Velata dall’ironia, la concezione di Morganti apre però uno spiraglio luminoso verso un’idea di arte dove non è più «così che si fa». Dove è l’interazione con la sensibilità dell’attore a produrre verità, non la spinta violenta di un regista che tutto può e tutto sa, e ha quindi il diritto di plasmare l’attore a suo piacimento. Che lo spirito dei tempi vada in questo senso, o almeno anche in questo senso, sembra evidente da più segnali. La recitazione post-drammatica ne è un esempio. La messa in crisi dell’idea del grande regista demiurgo, un altro. E persino lo stesso Bertolucci in qualche modo lo intuisce se, commentando quel suo comportamento, afferma che esso “non appartiene all’oggi”. A rivendicarlo, dunque, restano soltanto i nostalgici dell’artista maudit, che oggi come oggi è più che altro un trito cliché critico – quando non una palese strategia commerciale – più che non un dato sostanziale del panorama artistico contemporaneo.

Persino il tema della “verità”, posto in quei termini otto-novecenteschi, credo sia qualcosa fuori tempo massimo. La vittoria di un documentario come «Sacro Gra» alla Mostra del cinema di Venezia di quest’anno è una testimonianza di come i termini del discorso artistico, nel rapporto tra arte e realtà, si stiano spostando definitivamente. Ma anche rimanendo nell’ambito della fiction, l’ultimo saggio di Walter Siti – «Il realismo è l’impossibile» – spiega con lucidità come l’effetto “realistico” non scaturisca dalla coincidenza dell’opera con la realtà, ma piuttosto da un certo grado di distanza da essa che, messa in arte, dà luogo per l’appunto a un discorso sulla realtà che sia credibile.

È poi così importante la “verità al cinema” che invoca Stancanelli? È dai tempi di Platone che gli artisti vivono una sorta di complesso d’inferiorità rispetto alla realtà, nonostante da tempo l’arte abbia dismesso al sua funzione mimetica. E questo complesso ha creato nel tempo un altro fanatismo, che ha a che fare con la “verità” presa in termini assoluti. Si tratta di un fanatismo che comprende una vasta gamma di applicazioni, che vanno dalla rappresentazione assolutamente realistica ottenuta con ogni mezzo fino agli squali sotto formaldeide di Damien Hirst. Non a caso il binomio principe di questo fanatismo è stato, per tutto il Novecento, lo scandalo e lo shock. Ma a chi non è evidente che il dispositivo dello scandalo, che nell’Ottocento e in parte del Novecento è stato un reale meccanismo di conoscenza in grado di scardinare il pensiero borghese, sia oggi piuttosto un addomesticato dispositivo di marketing?

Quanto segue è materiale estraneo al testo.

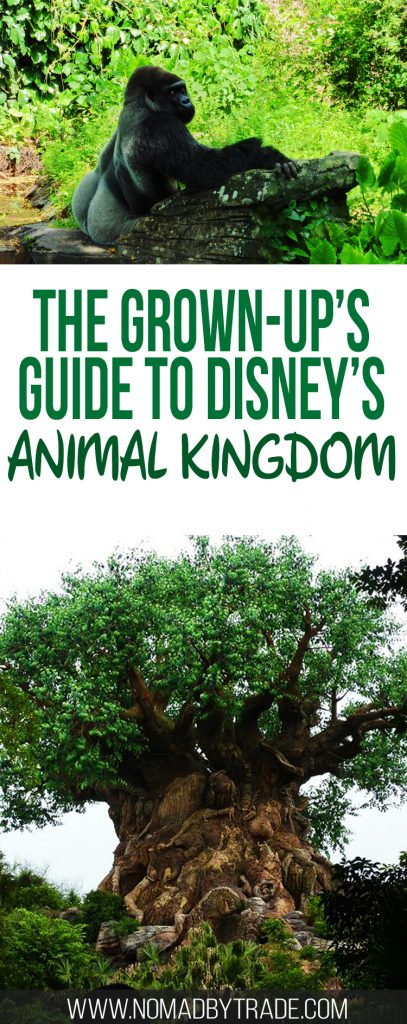 Disney World's Animal Kingdom Park is full of fantastic rides, animal encounters, and international inspired food. Adults will find plenty of ways to fill their day. Disney World | Disney parks | What to do at Animal Kingdom | Adults at Disney World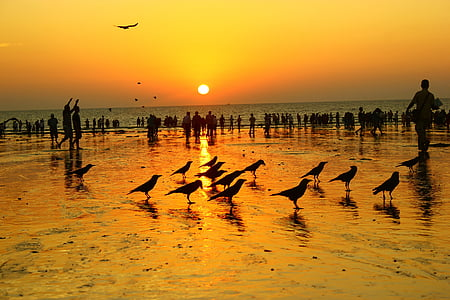 silhouette photo of crowd of people and flock of bird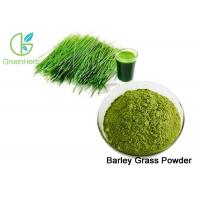 Quality Green Fine Barley Grass Powder / Barley Grass Juice Powder Lower Blood Sugar for sale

Sia chiaro, credo che sia del tutto superfluo fare il processo a un film del 1972 e al suo regista che operava in una temperie culturale diversa dalla nostra. Ma credo sia anche doveroso, a oltre quarant’anni da quell’opera, disfarci di certa retorica maudit che, nel 2013, altro non serve che a flirtare col mercato.

È chiaro, infine, che l’arte deve avere anche oggi a che fare con la verità, ma non in quanto si sostituisce ad essa. Non è nel sostituirsi alla vita che l’arte colma il gap con la realtà. Essa ha a che fare con la vita nella misura in cui è in grado di essere un discorso significativo sul mondo. Un meraviglioso strumento di conoscenza che va oltre gli strumenti della razionalità e della logica. Per fare questo, l’arte ha più buon gioco nell’entrare in relazione con quegli “esseri fragili” che citava Morganti – che potrebbero essere gli attori ma anche gli spettatori – piuttosto che utilizzarli come oggetti di un dispositivo. Perché altrimenti sprofondiamo immediatamente in una delle tante logiche che l’arte, con la sua morale doppia, o parallela, dice spesso di voler combattere: quella del potere. Per dirla con Vassili Claudienko: «Se non riuscite a fare a meno di sentirvi leader, non potete avere a che fare con il teatro e nemmeno con lo spettacolo. Provate con la politica».